Saturn's rings cut across an eerie scene that is ruled by Titan's luminous crescent and globe-encircling haze, broken by the small moon Enceladus, whose icy jets are dimly visible at its south pole. North is up.

Incidentally, the Cassini-Huygens mission was also a great success on the political front, with 18 countries working together towards achieving the same goal.

Another great achievement is the progress in the development of ion propulsion.

An artist's rendition of the Dawn spacecraft orbiting Ceres.

We are going through a big change in the way missions are designed thanks to the increasing performance of this technology. The Dawn mission is a fantastic example of ion propulsion and how it facilitates having multiple destinations. Ion propulsion also enables extensive coverage of planetary bodies through "rendezvous."

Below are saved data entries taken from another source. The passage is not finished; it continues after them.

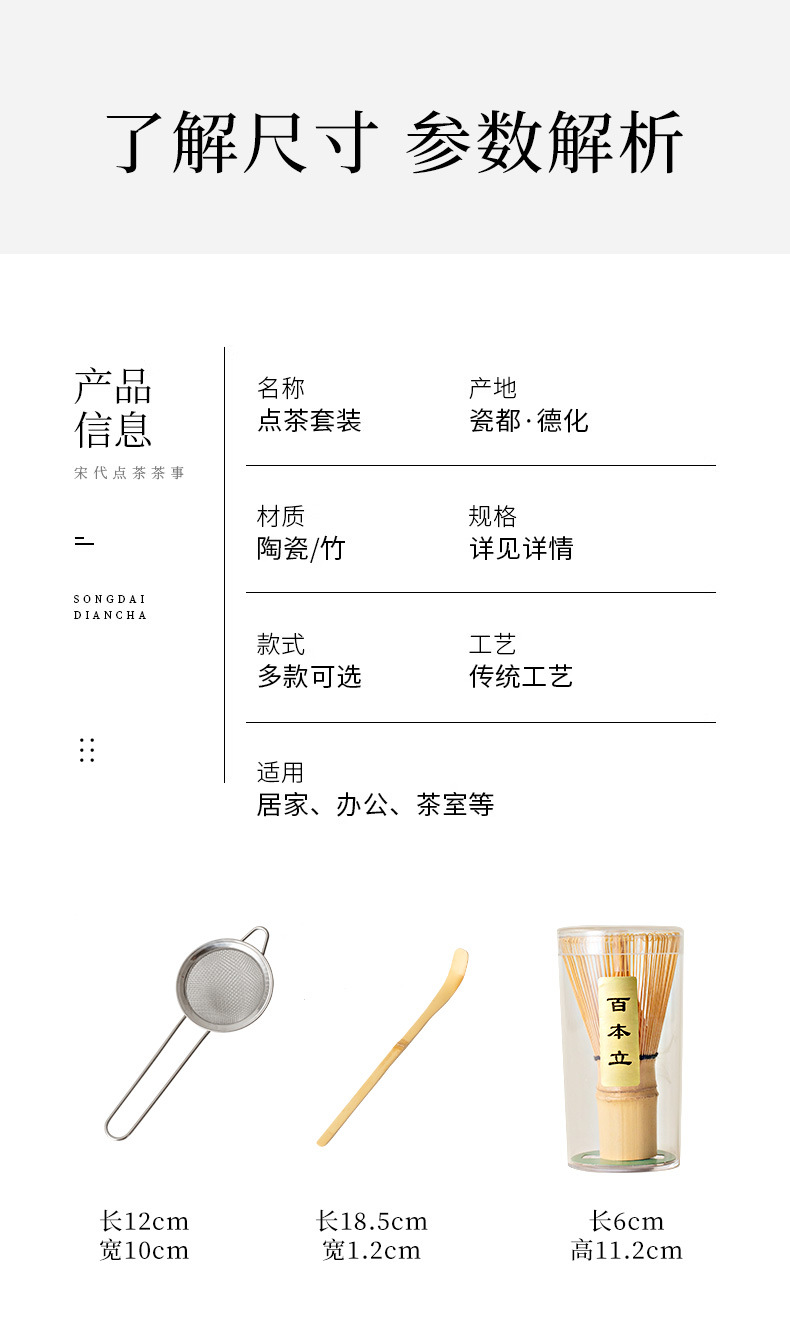 了解尺寸 参数解析

产品
信息

宋代点茶茶事

SONGDAI
DIANCHA

名称
点茶套装

产地
瓷都·德化

材质
陶瓷/竹

规格
详见详情

款式
多款可选

工艺
传统工艺

适用
居家、办公、茶室等

百本立

长12cm
宽10cm

长18.5cm
宽1.2cm

长6cm
高11.2cm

NASA's Dawn spacecraft obtained this image with its framing camera on 18 July 2011. It was taken from a distance of about 10,500 km (6,500 miles) away from the protoplanet Vesta. The smallest detail visible is about 2.0 km (1.2 miles).

Dawn's visit to Vesta was impressive, but it is the prospect of its rendezvous with asteroid Ceres, Vesta's water-rich counterpart, that will greatly increase the overall science return of this mission by enabling the scientists to compare these two protoplanets.